27,52 The immune sera are also found to neutralise virulence of pathogenic cultures of E. Histolytica.27 They also exert direct cytolytic effect on the trophozoites.27 (They require complement for this effect.) However, a patient of amoebic dysentery forms and anti-bodies against the amoebae and yet is afflicted with amoebic liver abscess. Thus, the question which arises, is does the humoral system participate in abscess formation? The antigen (the amoeba) is present in the liver. The antigen-antibody reaction takes place in the liver. Theoretically it may bring about deposition of complement in that organ. Severe hepatolysis can occur by the action of this enzyme system. To prove this hypothesis, studies like immunofluorescent staining for identifying the presence of complement in the livers with amoebic abscesses will have to be done.
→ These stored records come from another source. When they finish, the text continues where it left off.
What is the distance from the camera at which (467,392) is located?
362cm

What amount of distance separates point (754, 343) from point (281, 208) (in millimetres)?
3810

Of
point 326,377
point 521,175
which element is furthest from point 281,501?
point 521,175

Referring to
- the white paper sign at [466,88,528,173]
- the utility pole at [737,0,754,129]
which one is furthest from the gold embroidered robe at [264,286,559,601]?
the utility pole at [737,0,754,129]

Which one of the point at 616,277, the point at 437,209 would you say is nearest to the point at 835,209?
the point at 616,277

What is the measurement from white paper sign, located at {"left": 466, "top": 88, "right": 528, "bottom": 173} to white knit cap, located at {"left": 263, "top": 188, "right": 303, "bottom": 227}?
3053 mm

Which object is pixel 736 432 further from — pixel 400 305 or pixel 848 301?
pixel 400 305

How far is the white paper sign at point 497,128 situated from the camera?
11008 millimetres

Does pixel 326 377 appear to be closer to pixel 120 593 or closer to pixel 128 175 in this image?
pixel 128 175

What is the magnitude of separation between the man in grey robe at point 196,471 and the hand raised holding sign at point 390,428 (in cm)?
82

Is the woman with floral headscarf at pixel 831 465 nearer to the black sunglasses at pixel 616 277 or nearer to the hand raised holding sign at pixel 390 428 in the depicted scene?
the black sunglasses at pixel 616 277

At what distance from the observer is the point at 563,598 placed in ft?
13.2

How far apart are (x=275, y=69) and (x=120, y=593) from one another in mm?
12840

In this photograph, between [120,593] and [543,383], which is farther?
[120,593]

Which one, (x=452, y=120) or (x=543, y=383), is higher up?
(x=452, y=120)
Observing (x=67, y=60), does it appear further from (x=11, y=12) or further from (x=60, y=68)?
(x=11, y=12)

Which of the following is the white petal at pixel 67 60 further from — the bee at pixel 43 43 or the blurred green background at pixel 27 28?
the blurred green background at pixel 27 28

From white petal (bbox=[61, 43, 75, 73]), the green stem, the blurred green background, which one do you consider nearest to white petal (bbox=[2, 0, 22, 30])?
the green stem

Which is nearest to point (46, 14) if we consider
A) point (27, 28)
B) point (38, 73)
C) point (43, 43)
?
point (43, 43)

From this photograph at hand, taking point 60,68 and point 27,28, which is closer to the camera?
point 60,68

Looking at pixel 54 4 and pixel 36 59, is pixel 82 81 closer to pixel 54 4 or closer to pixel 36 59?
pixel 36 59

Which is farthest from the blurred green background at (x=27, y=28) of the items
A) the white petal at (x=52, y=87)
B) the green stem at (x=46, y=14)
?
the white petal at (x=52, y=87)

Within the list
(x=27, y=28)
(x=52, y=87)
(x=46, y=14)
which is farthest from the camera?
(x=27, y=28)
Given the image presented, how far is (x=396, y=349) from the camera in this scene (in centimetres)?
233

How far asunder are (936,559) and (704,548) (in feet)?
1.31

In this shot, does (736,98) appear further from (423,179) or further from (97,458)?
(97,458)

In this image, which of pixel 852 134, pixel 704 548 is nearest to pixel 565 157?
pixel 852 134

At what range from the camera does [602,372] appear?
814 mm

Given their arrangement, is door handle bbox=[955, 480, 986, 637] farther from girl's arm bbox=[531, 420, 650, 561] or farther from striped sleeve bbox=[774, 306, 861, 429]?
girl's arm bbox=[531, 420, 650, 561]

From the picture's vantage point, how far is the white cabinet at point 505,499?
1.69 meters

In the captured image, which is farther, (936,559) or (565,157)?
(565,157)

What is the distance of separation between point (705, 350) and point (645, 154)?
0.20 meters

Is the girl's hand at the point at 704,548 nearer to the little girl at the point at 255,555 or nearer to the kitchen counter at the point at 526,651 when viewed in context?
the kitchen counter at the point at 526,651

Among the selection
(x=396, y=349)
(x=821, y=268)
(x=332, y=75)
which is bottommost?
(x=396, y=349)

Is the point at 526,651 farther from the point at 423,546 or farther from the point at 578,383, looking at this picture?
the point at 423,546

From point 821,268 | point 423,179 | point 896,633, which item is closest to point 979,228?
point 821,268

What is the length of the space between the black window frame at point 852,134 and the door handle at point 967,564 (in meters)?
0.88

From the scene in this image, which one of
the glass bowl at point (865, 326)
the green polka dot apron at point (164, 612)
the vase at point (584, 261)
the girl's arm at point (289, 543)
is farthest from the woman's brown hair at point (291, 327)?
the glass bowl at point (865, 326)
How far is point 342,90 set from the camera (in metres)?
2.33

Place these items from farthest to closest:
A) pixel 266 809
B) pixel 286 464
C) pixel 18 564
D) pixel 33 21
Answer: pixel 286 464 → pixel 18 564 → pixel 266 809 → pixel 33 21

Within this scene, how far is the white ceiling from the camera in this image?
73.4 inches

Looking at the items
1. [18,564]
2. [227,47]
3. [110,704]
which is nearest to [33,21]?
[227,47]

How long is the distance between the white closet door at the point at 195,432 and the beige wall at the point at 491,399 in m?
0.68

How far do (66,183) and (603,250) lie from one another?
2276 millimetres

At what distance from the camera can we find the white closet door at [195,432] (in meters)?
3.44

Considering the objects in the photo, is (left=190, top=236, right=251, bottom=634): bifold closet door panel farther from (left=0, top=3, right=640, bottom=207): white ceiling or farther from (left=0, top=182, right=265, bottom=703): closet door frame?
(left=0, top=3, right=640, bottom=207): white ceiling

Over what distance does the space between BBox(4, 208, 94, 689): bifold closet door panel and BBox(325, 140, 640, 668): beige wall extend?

The role of cell-mediated immunological system has also been tested. Tests to show presence of migration inhibition factor have been found to be positive.
27 Tests for observing blast transformation have been carried out in experimental animals as well as in patients suffering from amoebic liver abscess. Lesser number of cells are transformed to be blast stage in patients with amoebic liver abscess as compared to controls.27 Some workers have noted that after the acute stage of the disease (amoebic liver abscess) passes off, the blast transformation returns to a stage comparable with that in normal controls. Other workers have reported results to the contrary.53 They have noted increased activity of the T cells in the form of blastogenic transformation both in animal models as well as in patients with amoebic liver abscess. The thymidine incorporation (as an indicator of blast transformation) is maximum in patients with amoebic liver abscess as compared to those suffering from amoebic dysentery, cyst passers or controls.54
The controversial results of the tests of C.M.I. are better understood by studies carried out during the various stages of the amoebic liver abscess. During the early stages the tests indicate a suppression of the functions of C.M.I. system. However, when the same tests are repeated after the disease has advanced or is cured, the tests show proof of sensitisation and effective functioning of the C.M.I. system.
33
The cytoxic effect of the sensitised lymphocytes on the antigenic cells is the most conclusive proof of the effective sensitization of the cell mediated immunological system. Guerrero et al
55 conducted a series of experiments to study the phagocytic effect of trophozoites and lymphocytes on each other. When lymphocytes of controls or of patients in the initial stage of amoebic infection were used, all the lymphocytes were phagocytosed by the trophozoites. However, the results were reversed when lymphocytes of patients who have recovered were tested. The cells or even their supernatant had cytotoxic effects on the trophozoites. All the trophozoites were destroyed within 24 hours. This definitely indicates that the C.M.I. system must be getting sensitised and activated after the cure of an initial attack. Thus, the infrequency of recurrence of an amoebic liver abscess is now explained.
To summarise the highest peaks of antibody and B cell reactivity are found during the active process of the disease. We still cannot say with certainty whether these anti-bodies give protection of participate in the destruction of the hepatocytes. The cell mediated immunological system seems to render protection only after the acute stage passes away. How fare does the C.M.I. help in final resolution is also not known.